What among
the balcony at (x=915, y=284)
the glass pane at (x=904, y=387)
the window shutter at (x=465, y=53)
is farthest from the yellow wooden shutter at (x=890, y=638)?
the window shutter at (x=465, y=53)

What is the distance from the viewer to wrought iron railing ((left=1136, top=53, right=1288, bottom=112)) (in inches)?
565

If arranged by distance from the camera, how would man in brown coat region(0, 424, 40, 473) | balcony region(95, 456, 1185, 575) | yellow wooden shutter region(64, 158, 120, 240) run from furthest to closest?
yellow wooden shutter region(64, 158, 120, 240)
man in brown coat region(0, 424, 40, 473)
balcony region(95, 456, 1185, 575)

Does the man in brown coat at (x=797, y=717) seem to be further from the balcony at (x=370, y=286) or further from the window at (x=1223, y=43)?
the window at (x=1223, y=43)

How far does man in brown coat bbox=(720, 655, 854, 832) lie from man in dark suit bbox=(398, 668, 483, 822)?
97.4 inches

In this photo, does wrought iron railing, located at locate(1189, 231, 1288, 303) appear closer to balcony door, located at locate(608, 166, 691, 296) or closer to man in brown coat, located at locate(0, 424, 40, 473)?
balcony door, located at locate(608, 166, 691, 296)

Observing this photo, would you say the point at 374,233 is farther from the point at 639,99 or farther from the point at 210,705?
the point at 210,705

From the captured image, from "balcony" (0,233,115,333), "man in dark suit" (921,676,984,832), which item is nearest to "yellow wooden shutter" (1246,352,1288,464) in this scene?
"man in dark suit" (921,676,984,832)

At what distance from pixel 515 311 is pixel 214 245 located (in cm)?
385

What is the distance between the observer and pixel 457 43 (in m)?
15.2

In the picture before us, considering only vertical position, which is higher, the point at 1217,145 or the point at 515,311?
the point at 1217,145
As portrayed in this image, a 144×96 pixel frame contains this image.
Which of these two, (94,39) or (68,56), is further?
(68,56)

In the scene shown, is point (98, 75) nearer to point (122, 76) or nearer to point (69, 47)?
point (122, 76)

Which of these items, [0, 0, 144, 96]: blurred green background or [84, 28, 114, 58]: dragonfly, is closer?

■ ■ ■ ■

- _Exercise_: Return every item above word for word, with nothing changed, added, or left out.

- _Response_:
What among
the balcony at (x=915, y=284)
the glass pane at (x=904, y=387)
the window shutter at (x=465, y=53)
is farthest from the yellow wooden shutter at (x=890, y=638)?
the window shutter at (x=465, y=53)

What is the distance from the viewer to wrought iron railing ((left=1136, top=53, right=1288, bottom=112)) (in inches)?
565

If arranged by distance from the camera, how would man in brown coat region(0, 424, 40, 473) | balcony region(95, 456, 1185, 575) | yellow wooden shutter region(64, 158, 120, 240) run from furthest to closest?
yellow wooden shutter region(64, 158, 120, 240)
man in brown coat region(0, 424, 40, 473)
balcony region(95, 456, 1185, 575)

Does the man in brown coat at (x=797, y=717) seem to be further from the balcony at (x=370, y=286) or further from the window at (x=1223, y=43)?
the window at (x=1223, y=43)

How far does man in brown coat bbox=(720, 655, 854, 832) lie from man in dark suit bbox=(398, 668, 483, 822)?
97.4 inches

In this photo, does wrought iron railing, located at locate(1189, 231, 1288, 303) appear closer to balcony door, located at locate(608, 166, 691, 296) or closer to man in brown coat, located at locate(0, 424, 40, 473)?
balcony door, located at locate(608, 166, 691, 296)

Observing this photo, would you say the point at 374,233 is farther from the point at 639,99 or farther from the point at 210,705?
the point at 210,705

From the captured image, from "balcony" (0,233,115,333), "man in dark suit" (921,676,984,832), which item is nearest to "yellow wooden shutter" (1246,352,1288,464) in this scene?
"man in dark suit" (921,676,984,832)

At what distance from pixel 515 311 is pixel 214 245 located (in cm)?
385

What is the distance between the observer and pixel 457 43 (in m)?
15.2

In the picture before us, considering only vertical position, which is higher, the point at 1217,145 or the point at 515,311?
the point at 1217,145
As portrayed in this image, a 144×96 pixel frame contains this image.
Which of these two, (94,39) or (68,56), is further?
(68,56)

In the scene shown, is point (98, 75) nearer to point (122, 76) or nearer to point (69, 47)?
point (122, 76)

Which of these items, [0, 0, 144, 96]: blurred green background or [84, 28, 114, 58]: dragonfly, is closer?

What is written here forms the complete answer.